Gold investment is gaining popularity among young investors because of its liquidity and safety. Moreover, they can purchase it in smaller amounts unlike physical jewellery and have it redeemed at any time with the money instantly credited to their bank account or mobile e-wallets.
Buying digital gold is easy as all you need is a mobile phone and some payment apps. Let’s take a closer look at this investment option.
How to buy
Digital gold is a safe, convenient, and affordable way to invest. It is stored in secure and insured vaults on behalf of the investor and can be purchased through a mobile e-wallet, UPI ID or bank accounts. It is also easy to liquidate, as you can sell it anytime, anywhere.
While digital gold has several advantages over physical gold, it also comes with some risks. Unlike other financial products, digital gold does not come under the purview of a regulatory body. This can lead to a variety of problems, including fraud, identity theft, and poor management.
To avoid these risks, you should always choose a reputable and secure platform to buy digital gold. You should also make sure that your digital gold is fully insured and backed by real bullion. Additionally, you should always research the company and seek independent advice before investing in digital gold. Ultimately, the best option for you will depend on your investment goals, risk tolerance, and liquidity needs.
Taxes
While physical gold is a popular investment option, it is not without its tax implications. The metal attracts capital gains taxes on the sale of its assets, which depend on their duration. The short-term capital gains are taxed at 20% plus 4% cess while the long-term capital gains or LTCG are taxed at slab rates.
On the other hand, digital gold investments are free from these taxes. This is because they do not involve the exchange of physical gold for money and are held in insured vaults on your behalf by the seller. Moreover, the digital gold is backed by physical gold bullion and is audited regularly to ensure it stays 1:1 with the underlying asset.
Besides, investors can also invest in gold derivatives through commodity F&O trading platforms that offer a variety of options to invest. These include gold etfs, sovereign gold bonds (SGBs) and old ETFs. In such cases, a person is required to disclose their gains and losses in their income tax returns.
Liquidity
Gold has always been an important part of any portfolio. It is a store of value that can be bought and sold at any time. It can also be used as collateral for loans. It is a safe investment option that can protect against inflation. However, it is not without its risks.
Many people are now looking for new ways to invest in gold. One of the new options is digital gold. This type of gold is vault-stored and can be bought and sold on payment apps.

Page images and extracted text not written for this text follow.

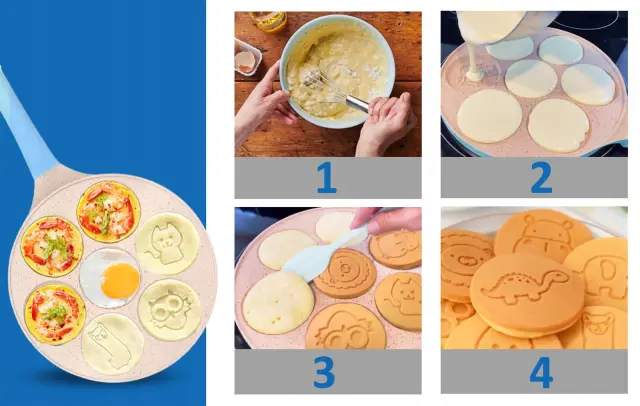 1

2

3

4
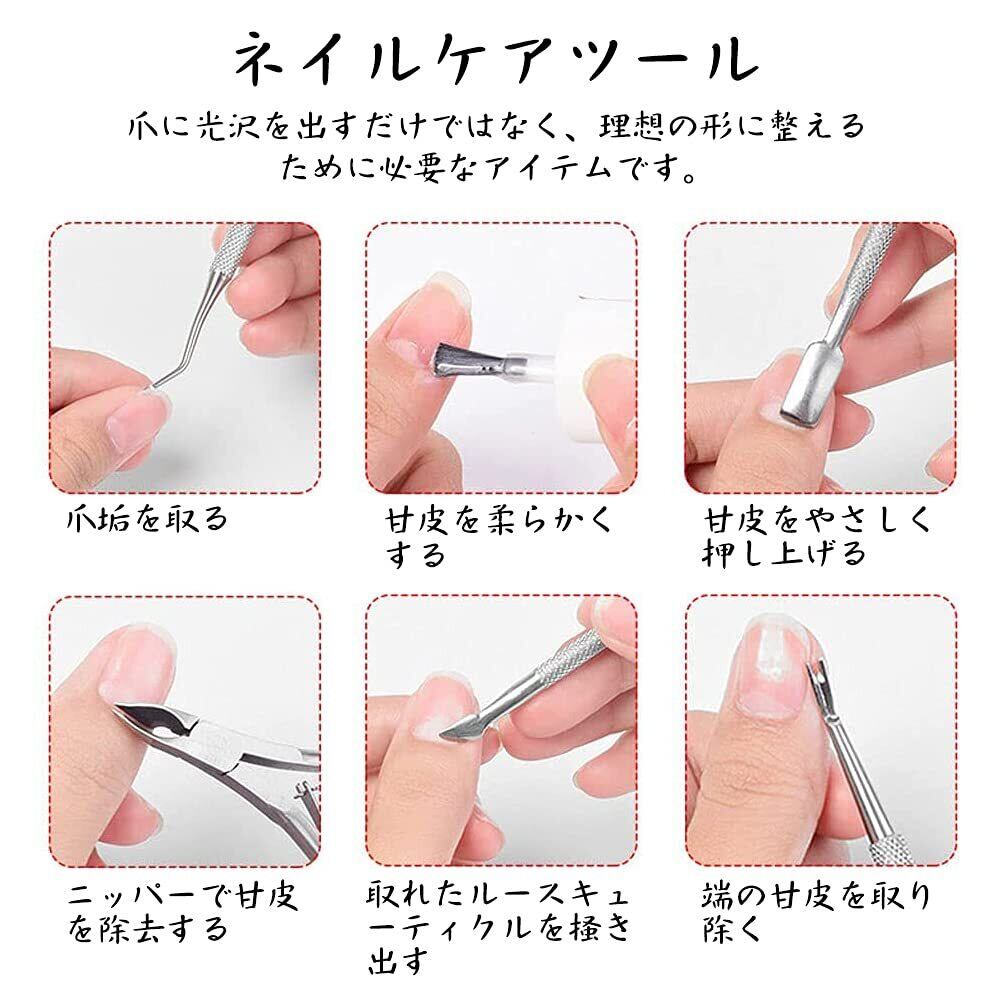 ネイルケアツール

爪に光沢を出すだけではなく、理想の形に整えるために必要なアイテムです。

爪垢を取る

甘皮を柔らかくする

甘皮をやさしく押し上げる

ニッパーで甘皮を除去する

取れたルースキューティクルを掻き出す

端の甘皮を取り除く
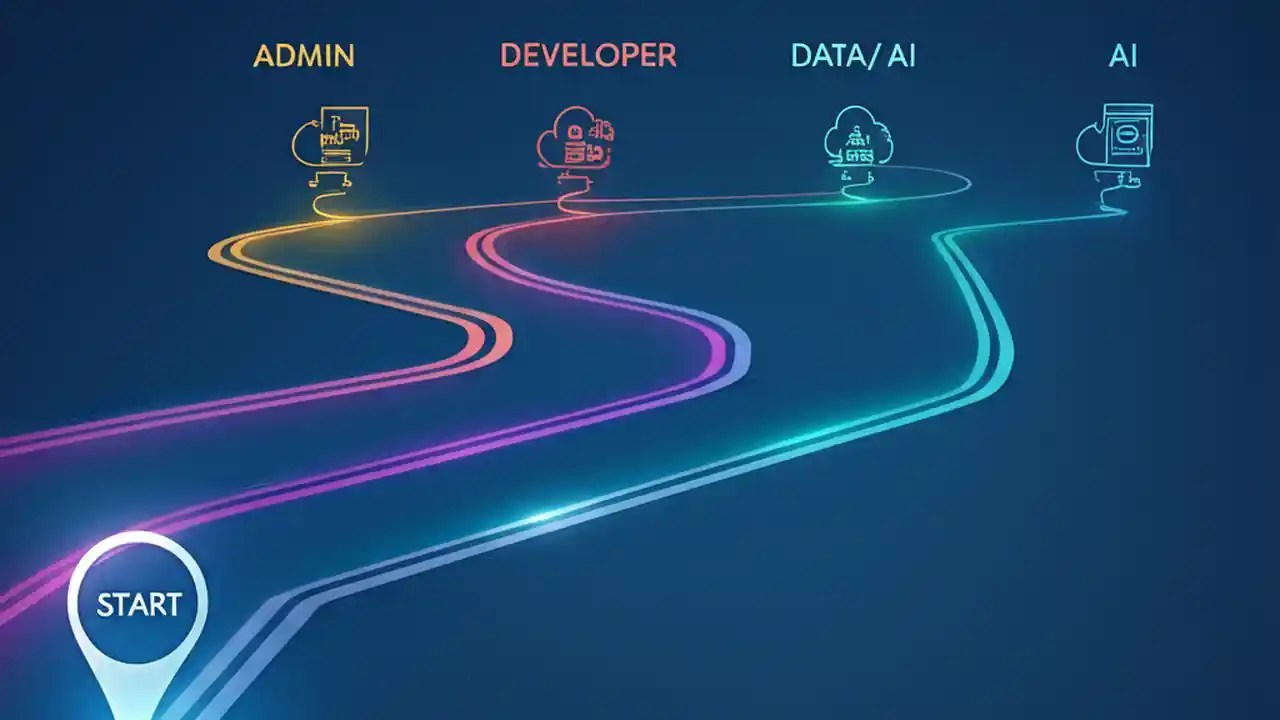 ADMIN

DEVELOPER

DATA/ AI

AI

START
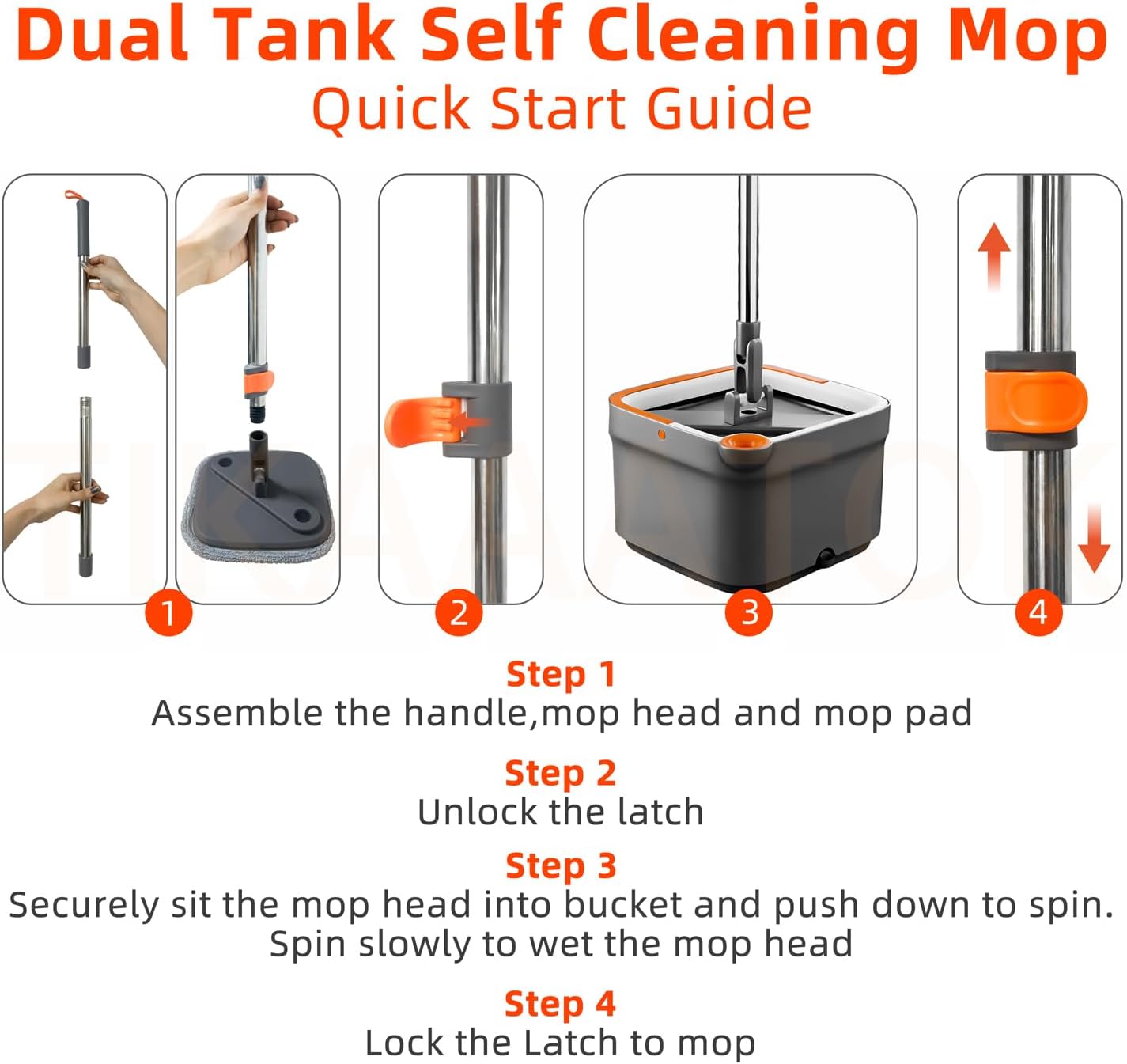 Dual Tank Self Cleaning Mop
Quick Start Guide

1

2

3

4

Step 1
Assemble the handle,mop head and mop pad

Step 2
Unlock the latch

Step 3
Securely sit the mop head into bucket and push down to spin. Spin slowly to wet the mop head

Step 4
Lock the Latch to mop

It is also easy to use and can be accessed around the clock.
Unlike physical gold, which can only be redeemed at the bank, digital gold is instantly available for sale. The amount of gold redeemed is credited into your account at the real-time market rate. However, the maximum holding period and charges for storage can vary. MMTC-PAMP and SafeGold, for example, require that you submit your PAN if you buy more than Rs 2 lakh worth of digital gold.
Security
Digital gold currencies provide protection from hackers and other malicious actors. The underlying bullion backing digital gold is secured in vaults and is insured by the provider. This provides a level of security not available with physical investments.

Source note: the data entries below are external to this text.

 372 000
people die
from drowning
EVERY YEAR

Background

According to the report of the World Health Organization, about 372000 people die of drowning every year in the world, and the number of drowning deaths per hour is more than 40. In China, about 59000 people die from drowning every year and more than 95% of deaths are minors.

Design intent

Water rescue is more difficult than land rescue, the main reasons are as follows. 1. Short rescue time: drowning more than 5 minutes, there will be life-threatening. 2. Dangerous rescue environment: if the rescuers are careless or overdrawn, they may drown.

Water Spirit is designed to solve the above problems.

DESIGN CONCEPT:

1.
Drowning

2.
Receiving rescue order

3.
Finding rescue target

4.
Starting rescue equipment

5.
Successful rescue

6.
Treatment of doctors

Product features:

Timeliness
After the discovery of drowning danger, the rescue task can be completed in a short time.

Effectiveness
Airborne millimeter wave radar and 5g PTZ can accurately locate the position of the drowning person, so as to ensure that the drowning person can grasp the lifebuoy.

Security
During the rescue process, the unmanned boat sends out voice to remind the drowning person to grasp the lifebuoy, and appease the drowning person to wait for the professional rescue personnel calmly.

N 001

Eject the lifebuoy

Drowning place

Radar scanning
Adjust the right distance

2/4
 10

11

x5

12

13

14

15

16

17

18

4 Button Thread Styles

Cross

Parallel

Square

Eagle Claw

While this investment option offers superior liquidity and value compared to physical gold, investors should always consider whether it is appropriate for their individual needs. The investment is not regulated by the Financial Conduct Authority and is therefore not covered by the Financial Ombudsman Service or the Financial Services Compensation Scheme.
Digital gold can be bought through payment apps like UPI or e-wallets and is stored in secure vaults on behalf of the investor. This makes it easy to access and sell when needed. It also saves storage charges and reduces the risks of theft or loss. This is a major factor behind its rising popularity among millennials and Gen Zers. It also has a low entry point and can be purchased in small units.